El Caballo de hierro
El Caballo de hierro ¡Qué satisfecho debía de estar Neale! Siempre tuvo fe en la realidad del U. P. Estaba seguramente trabajando en la línea…, tal vez entrando en Benton cada noche. Sus emociones la dominaron al pensar en su proximidad y, por un instante, no pudo seguir leyendo.
Neale no podía creerla aún viva. ¡Y… vivía! Vivía fuerte, palpitante… Se pregunto qué significaba su des aparición para Neale… Había dicho que volver a perderla sería como perder la vida.
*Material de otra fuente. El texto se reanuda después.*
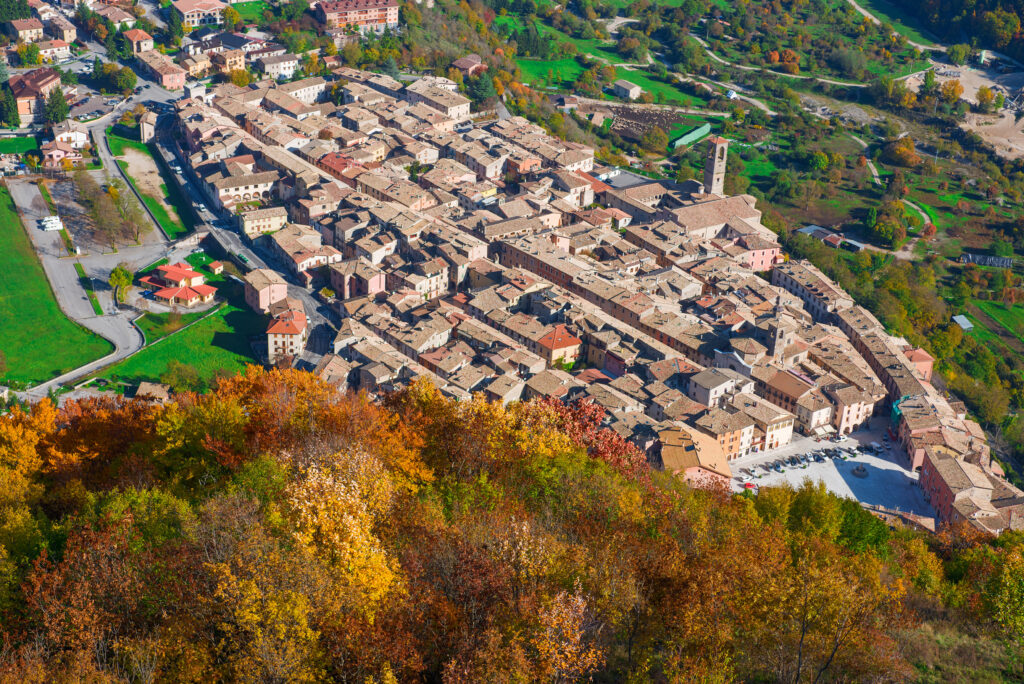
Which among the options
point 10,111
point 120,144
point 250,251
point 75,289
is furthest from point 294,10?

Se estremeció.
De repente, sus ojos leyeron palabras familiares. ¡Allison Lee!
—¡Allison Lee! —murmuró—. ¡Mi padre!
Y leyó que Allison Lee, comisionado del U. P., contratista de ciertas obras de la línea, abandonaría en breve su residencia de Council Bluffs para entrevistarse con algunos de los directores en Nueva York, en relación con los intereses del ferrocarril.
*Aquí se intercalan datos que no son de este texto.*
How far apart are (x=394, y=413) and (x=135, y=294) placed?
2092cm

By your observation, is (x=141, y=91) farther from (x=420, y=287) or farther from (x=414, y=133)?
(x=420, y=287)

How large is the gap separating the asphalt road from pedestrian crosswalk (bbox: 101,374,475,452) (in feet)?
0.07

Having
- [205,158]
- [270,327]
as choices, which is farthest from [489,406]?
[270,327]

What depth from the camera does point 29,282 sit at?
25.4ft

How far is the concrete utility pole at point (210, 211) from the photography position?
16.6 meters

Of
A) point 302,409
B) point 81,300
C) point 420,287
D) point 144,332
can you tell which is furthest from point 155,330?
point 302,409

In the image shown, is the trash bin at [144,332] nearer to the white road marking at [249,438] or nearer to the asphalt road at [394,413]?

—¡Si llegan a encontrarse él y Durade! —murmuró.
Y el portento le pareció ser otra nube en el horizonte del tahúr. Su egoísmo, su pasión, su inquietud, le hacían arriesgar más de lo que se figuraba. Le sería imposible tenerla prisionera largo tiempo. Allie volvió a experimentar la creciente certeza de un próximo desenlace.
—Mi mayor peligro es que pudiera dañarme, usar de mí como señuelo o matarme —murmuró.